Tribute project similar
The corps’ position on Whetstone Ranch is similar to one the Arizona Department of Water Resources has taken more recently toward a much smaller but sizable housing development in Sierra Vista known as Tribute.
The state agency ruled in 2013 it lacks authority under state law to limit that project’s water pumping to protect the San Pedro. At the same time, the state ruled that the 7,000-home Tribute project has an adequate water supply for 100 years.
That position provoked a lawsuit from another federal agency, the Bureau of Land Management, which has at least temporarily derailed Tribute in state courts.
In 2014, a Superior Court judge overturned the state’s approval; the state is now appealing to a higher court.
Specific comments
Here are the corps’, other agencies’ and Audubon’s comments on specific issues about the 2006 permit now held by Villages at Vigneto:
Pumping and the river. EPA wrote the corps in June 2004 that the Whetstone project could worsen an existing regional problem of groundwater pumping exceeding natural recharge. It’s “reasonably foreseeable” that the globally important river would be converted from a perennial stream to run intermittently or after storms, the EPA said.
But the corps’ 2006 environmental assessment cited a report from Whetstone Ranch’s consultant, Golder Associates Inc., saying that pumping won’t affect the river. A dense clay layer separates the “deep artesian aquifer” from which the development would get its water from the shallow aquifer feeding the river, the corps said.
More recently, U.S. Geological Survey officials have said a clay layer doesn’t protect a river from pumping, but delays the effect.
Scope of analysis. The corps wanted to analyze the impacts of developing only 960 acres of the Whetstone site. The EPA said all 8,000 acres’ impacts should be analyzed.
Endangered species. In its 2004 letter to the corps, the EPA said the river contains critical habitat for the endangered Southwestern willow flycatcher and the Huachuca water umbel, a plant. Federal guidelines don’t allow discharges of dredged or fill material into federally regulated water bodies if that would jeopardize existence of federally protected species, the EPA said.
In another 2004 letter, the Fish and Wildlife Service said it is particularly concerned about potential impacts to the San Pedro’s ecosystems, “which support a diverse array of fish and wildlife resources, including several threatened and endangered species.”

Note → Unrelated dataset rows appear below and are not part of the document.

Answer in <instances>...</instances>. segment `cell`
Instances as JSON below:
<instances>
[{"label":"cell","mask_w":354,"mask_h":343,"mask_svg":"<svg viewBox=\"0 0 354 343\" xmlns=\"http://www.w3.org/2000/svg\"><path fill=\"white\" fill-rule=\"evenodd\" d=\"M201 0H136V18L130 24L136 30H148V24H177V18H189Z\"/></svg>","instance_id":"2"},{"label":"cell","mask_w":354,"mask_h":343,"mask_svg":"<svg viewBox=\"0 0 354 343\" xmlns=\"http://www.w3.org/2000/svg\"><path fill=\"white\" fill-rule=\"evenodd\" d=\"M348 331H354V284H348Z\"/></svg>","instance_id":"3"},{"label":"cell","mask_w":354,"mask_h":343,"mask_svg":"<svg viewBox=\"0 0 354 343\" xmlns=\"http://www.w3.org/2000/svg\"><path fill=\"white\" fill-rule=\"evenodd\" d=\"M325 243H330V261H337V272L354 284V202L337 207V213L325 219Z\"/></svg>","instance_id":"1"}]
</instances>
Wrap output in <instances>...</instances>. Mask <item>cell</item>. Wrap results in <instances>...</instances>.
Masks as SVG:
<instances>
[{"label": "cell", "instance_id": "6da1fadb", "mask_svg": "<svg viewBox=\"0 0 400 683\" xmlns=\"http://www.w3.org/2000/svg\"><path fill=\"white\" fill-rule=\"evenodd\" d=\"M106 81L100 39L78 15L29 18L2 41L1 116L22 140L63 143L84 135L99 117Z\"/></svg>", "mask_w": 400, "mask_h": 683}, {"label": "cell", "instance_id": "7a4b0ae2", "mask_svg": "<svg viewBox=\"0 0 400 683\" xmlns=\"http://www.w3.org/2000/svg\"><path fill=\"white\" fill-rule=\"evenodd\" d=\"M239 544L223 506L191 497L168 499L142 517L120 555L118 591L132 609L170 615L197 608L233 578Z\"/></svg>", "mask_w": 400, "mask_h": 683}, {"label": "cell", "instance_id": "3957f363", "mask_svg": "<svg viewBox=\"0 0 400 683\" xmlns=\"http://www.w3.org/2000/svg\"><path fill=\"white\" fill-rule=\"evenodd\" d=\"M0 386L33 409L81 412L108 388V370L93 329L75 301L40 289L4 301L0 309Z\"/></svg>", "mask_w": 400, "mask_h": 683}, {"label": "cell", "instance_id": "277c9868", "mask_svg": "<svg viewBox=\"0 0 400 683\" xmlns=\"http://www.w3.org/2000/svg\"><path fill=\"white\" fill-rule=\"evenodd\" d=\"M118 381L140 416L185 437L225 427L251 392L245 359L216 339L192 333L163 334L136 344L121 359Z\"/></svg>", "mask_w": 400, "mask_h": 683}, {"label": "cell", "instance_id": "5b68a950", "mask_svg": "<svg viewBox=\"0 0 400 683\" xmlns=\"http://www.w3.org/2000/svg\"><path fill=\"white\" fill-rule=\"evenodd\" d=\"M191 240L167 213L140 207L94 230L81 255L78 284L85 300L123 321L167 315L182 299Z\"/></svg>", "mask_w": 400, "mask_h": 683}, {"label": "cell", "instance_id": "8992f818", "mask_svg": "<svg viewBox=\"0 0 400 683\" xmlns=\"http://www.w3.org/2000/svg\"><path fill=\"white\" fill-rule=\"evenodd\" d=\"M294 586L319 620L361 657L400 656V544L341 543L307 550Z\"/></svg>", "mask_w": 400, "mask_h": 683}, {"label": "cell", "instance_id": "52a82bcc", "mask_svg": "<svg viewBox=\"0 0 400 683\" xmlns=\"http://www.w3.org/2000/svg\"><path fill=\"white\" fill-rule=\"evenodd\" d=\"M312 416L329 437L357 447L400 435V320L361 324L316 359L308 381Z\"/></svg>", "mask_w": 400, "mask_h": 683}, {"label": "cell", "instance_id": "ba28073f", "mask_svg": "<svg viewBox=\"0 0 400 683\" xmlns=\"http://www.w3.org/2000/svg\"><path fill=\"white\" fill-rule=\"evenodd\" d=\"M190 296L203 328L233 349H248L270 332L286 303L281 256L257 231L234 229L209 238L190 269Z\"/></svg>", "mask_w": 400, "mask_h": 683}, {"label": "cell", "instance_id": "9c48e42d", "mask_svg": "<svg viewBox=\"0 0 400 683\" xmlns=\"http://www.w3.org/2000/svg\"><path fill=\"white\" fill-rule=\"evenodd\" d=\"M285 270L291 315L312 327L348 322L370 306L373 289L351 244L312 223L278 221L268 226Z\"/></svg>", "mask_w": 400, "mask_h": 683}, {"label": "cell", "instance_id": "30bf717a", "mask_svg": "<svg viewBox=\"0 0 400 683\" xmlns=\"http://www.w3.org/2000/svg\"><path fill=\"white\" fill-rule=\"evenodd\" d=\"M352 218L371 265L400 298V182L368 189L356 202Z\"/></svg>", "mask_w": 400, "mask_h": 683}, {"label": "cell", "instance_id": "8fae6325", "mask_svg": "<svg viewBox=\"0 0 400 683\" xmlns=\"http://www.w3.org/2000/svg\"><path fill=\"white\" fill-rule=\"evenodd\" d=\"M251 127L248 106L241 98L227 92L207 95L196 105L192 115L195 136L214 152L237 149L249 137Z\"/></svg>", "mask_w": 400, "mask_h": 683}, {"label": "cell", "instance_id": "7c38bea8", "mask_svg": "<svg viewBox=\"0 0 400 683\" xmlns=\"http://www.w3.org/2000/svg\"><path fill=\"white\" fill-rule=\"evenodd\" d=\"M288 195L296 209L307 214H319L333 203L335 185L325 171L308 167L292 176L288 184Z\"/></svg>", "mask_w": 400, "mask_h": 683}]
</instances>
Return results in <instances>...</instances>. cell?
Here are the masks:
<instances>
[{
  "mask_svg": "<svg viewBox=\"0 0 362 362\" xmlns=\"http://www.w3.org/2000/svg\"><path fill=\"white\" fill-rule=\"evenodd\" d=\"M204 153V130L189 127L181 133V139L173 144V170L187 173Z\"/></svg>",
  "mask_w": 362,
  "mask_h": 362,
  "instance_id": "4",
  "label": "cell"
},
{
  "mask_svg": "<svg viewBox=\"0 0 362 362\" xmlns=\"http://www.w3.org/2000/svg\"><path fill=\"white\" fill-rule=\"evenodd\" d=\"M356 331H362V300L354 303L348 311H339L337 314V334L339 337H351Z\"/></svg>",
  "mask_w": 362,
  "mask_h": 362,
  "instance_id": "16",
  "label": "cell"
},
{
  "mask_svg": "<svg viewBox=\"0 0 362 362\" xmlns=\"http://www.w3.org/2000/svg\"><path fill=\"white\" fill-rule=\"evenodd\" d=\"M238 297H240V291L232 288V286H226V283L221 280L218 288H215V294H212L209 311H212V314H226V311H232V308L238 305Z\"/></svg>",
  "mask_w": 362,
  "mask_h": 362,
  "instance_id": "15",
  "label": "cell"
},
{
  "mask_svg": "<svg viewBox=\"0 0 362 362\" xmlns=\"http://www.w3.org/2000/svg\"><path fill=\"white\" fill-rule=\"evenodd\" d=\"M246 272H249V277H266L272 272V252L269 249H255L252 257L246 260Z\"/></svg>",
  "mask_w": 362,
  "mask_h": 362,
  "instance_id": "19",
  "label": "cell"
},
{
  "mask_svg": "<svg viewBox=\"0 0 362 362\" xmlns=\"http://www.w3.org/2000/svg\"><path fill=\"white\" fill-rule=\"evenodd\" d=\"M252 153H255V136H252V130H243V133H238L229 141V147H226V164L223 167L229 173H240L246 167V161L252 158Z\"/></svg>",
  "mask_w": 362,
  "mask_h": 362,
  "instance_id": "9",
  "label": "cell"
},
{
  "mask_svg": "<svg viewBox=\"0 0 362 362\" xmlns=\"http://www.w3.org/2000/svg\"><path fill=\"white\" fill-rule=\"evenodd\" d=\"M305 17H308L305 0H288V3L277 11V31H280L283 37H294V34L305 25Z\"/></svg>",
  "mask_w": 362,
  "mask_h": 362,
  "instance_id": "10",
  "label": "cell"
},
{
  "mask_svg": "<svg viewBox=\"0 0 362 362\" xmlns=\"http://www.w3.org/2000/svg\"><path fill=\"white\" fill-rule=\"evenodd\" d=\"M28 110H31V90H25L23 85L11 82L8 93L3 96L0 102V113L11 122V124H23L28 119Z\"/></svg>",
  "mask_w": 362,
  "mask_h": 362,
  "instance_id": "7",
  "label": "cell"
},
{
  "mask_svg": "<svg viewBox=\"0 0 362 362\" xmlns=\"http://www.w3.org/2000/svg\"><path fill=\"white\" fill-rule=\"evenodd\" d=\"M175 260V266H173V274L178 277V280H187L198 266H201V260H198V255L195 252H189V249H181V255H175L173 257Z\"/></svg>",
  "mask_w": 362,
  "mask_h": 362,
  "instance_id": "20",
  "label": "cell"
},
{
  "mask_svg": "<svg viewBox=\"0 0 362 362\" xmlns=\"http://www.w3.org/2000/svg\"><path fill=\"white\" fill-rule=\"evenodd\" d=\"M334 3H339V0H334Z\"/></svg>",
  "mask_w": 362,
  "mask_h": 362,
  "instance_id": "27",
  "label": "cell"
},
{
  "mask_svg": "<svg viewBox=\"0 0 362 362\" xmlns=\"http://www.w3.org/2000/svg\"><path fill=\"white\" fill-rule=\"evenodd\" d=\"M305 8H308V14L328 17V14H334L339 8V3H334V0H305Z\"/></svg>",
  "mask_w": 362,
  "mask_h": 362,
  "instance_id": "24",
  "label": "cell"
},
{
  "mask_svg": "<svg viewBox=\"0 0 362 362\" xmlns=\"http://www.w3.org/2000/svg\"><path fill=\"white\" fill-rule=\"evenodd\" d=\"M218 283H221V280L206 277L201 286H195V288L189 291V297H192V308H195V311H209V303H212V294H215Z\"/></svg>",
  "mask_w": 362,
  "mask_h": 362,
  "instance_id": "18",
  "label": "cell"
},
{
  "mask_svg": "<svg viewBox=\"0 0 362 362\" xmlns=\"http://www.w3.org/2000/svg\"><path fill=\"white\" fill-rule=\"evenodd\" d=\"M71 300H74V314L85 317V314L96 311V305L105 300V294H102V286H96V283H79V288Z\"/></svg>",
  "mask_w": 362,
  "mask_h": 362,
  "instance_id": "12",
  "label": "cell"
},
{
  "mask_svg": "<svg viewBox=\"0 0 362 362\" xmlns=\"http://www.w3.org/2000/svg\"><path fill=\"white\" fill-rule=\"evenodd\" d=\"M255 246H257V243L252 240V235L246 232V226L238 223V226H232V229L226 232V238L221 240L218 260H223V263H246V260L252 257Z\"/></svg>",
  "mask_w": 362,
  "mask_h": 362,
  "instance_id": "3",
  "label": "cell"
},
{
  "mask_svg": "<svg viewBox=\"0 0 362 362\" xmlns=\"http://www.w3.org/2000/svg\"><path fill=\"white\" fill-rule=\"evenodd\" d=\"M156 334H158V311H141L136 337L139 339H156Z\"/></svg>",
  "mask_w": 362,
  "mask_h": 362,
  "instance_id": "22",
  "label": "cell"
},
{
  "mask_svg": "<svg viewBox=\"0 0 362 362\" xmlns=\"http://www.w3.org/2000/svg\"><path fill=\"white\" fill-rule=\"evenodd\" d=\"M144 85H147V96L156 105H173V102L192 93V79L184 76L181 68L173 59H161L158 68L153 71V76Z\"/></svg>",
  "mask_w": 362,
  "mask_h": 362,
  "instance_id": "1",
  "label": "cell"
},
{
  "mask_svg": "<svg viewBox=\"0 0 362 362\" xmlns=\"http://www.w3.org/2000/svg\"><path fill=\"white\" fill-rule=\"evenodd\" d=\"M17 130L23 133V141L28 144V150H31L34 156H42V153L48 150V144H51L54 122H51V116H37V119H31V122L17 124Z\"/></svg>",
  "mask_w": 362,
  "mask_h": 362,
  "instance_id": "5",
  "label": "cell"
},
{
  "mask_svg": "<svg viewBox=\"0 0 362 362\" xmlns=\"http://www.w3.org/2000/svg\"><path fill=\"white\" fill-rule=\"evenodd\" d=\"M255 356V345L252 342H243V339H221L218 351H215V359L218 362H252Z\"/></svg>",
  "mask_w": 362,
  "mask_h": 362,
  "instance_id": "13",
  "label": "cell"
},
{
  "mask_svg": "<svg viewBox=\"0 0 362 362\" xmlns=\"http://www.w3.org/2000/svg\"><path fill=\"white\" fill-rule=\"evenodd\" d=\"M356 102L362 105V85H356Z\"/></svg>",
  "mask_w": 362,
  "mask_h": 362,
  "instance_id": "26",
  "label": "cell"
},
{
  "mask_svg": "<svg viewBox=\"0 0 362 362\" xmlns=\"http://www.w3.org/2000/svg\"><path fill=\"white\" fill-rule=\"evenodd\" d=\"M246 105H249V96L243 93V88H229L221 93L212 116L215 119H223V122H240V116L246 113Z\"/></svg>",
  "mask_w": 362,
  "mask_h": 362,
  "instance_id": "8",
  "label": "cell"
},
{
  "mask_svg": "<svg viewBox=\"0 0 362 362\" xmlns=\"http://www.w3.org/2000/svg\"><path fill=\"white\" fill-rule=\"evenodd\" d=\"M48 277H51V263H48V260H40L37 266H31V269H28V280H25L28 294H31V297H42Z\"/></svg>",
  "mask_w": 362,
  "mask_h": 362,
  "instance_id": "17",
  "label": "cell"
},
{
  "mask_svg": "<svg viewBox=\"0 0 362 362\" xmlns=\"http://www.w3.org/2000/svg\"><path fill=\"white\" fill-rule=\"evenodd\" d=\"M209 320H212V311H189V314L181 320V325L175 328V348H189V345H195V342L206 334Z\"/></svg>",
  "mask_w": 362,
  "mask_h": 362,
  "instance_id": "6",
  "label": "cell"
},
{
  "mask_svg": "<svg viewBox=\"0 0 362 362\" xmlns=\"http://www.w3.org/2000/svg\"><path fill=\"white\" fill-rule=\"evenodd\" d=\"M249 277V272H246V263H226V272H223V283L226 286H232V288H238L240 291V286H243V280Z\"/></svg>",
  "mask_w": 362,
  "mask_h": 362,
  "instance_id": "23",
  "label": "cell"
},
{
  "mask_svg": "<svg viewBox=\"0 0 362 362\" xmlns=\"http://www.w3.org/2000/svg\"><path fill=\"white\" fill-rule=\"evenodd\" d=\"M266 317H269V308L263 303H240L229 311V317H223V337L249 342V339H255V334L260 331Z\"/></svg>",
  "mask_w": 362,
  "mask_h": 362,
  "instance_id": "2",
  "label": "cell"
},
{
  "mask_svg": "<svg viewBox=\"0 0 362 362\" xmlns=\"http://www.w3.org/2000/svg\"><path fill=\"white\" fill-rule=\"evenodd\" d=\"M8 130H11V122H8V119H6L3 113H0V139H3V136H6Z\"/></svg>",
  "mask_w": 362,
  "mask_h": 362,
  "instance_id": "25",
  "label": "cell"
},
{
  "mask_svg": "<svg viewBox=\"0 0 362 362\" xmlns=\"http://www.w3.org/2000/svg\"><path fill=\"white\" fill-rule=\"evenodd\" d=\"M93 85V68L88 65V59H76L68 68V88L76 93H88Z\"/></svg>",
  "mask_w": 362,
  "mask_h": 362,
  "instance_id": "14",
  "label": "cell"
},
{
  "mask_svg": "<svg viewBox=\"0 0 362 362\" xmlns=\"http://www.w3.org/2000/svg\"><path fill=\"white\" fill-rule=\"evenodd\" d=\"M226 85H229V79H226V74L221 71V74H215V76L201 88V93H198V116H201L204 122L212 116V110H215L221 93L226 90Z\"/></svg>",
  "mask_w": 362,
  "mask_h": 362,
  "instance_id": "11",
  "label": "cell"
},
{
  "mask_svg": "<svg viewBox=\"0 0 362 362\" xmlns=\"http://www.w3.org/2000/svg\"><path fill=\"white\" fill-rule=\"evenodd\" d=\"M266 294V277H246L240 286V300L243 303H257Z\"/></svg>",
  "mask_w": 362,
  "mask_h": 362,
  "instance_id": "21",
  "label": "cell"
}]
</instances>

In response, the corps wrote in its original environmental assessment that no endangered or threatened species are known to live on the development site.
Whetstone Ranch’s consultant, Westland Resources, determined three protected species have a low potential to occur there but that none will be adversely affected. The corps agreed with Westland’s analysis.
Tucson Audubon now says five imperiled species could be affected by the project, including the jaguar, whose federal critical habitat includes 650 acres on the development site.